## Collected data
*****

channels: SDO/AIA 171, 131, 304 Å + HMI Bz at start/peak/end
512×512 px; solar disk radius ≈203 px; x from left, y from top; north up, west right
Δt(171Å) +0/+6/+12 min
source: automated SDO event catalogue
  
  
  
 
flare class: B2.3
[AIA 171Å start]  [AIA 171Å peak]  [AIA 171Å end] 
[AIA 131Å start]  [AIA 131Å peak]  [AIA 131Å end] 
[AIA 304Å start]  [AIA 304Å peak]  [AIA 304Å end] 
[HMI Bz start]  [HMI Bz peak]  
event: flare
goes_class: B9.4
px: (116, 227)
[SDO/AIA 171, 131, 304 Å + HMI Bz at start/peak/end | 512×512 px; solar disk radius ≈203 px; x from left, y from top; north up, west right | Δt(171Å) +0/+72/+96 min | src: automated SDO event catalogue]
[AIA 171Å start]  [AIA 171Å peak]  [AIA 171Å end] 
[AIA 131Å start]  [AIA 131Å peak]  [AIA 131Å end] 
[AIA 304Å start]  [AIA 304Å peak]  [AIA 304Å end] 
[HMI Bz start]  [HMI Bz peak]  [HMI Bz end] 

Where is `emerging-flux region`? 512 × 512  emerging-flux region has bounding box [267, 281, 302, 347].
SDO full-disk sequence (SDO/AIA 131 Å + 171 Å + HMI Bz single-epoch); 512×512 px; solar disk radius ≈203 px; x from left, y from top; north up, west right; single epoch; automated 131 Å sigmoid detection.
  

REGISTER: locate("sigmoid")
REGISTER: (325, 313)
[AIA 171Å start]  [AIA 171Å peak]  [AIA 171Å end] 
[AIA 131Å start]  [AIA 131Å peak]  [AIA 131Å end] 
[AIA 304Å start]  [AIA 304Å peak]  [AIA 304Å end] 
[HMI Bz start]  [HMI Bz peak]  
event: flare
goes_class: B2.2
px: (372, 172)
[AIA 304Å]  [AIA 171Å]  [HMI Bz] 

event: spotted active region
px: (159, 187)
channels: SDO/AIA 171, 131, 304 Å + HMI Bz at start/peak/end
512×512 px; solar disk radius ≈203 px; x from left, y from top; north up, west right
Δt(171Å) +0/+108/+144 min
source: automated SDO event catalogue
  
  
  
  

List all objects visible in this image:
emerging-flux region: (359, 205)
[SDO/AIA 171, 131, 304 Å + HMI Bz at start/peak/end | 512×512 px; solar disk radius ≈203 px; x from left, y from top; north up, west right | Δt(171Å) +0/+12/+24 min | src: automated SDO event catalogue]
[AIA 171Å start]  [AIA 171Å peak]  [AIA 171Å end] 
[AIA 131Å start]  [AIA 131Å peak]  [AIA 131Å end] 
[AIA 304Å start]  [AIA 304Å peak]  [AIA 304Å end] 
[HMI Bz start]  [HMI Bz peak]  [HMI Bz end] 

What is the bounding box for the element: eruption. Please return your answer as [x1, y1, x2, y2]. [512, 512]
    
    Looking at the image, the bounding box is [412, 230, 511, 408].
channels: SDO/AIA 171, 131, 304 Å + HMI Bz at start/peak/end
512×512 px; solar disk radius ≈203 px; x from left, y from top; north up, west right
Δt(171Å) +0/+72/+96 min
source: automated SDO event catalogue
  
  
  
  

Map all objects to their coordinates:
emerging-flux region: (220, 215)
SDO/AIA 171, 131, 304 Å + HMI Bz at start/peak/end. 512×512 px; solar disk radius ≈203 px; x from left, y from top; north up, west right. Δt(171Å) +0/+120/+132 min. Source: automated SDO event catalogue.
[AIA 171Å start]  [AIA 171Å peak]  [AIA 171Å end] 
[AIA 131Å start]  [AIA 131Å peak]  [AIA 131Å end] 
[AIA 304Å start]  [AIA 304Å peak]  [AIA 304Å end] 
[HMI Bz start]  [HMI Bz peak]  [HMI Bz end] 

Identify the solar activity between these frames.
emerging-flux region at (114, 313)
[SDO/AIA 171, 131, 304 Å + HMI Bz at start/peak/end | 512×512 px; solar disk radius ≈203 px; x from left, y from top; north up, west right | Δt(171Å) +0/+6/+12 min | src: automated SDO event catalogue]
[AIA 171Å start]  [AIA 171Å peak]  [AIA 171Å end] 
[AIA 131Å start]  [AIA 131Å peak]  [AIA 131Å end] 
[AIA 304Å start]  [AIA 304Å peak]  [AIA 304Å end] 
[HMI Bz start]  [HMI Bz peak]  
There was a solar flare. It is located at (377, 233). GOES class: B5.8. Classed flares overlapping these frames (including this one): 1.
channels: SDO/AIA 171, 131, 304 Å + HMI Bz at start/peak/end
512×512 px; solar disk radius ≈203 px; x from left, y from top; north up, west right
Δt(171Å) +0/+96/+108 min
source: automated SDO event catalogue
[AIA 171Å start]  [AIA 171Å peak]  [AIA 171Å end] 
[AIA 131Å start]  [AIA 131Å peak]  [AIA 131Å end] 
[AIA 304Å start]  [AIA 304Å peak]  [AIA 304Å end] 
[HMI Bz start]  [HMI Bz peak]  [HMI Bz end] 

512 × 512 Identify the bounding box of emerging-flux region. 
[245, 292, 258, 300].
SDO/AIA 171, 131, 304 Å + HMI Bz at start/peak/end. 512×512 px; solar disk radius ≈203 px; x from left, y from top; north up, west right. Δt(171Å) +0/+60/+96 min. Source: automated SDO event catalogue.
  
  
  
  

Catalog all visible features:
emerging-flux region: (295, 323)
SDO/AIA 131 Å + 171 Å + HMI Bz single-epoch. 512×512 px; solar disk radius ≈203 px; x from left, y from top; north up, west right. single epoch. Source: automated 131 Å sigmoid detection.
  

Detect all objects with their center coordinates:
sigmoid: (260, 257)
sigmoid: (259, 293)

*****

## WORK TO COMPLETE
Retype nothing except the lines from the line holding "SDO/AIA 131 Å + 171 Å + HMI Bz single-epoch." through the last line of the entries, both included.

## ANSWER TO THIS PROBLEM
SDO/AIA 131 Å + 171 Å + HMI Bz single-epoch. 512×512 px; solar disk radius ≈203 px; x from left, y from top; north up, west right. single epoch. Source: automated 131 Å sigmoid detection.
  

Detect all objects with their center coordinates:
sigmoid: (260, 257)
sigmoid: (259, 293)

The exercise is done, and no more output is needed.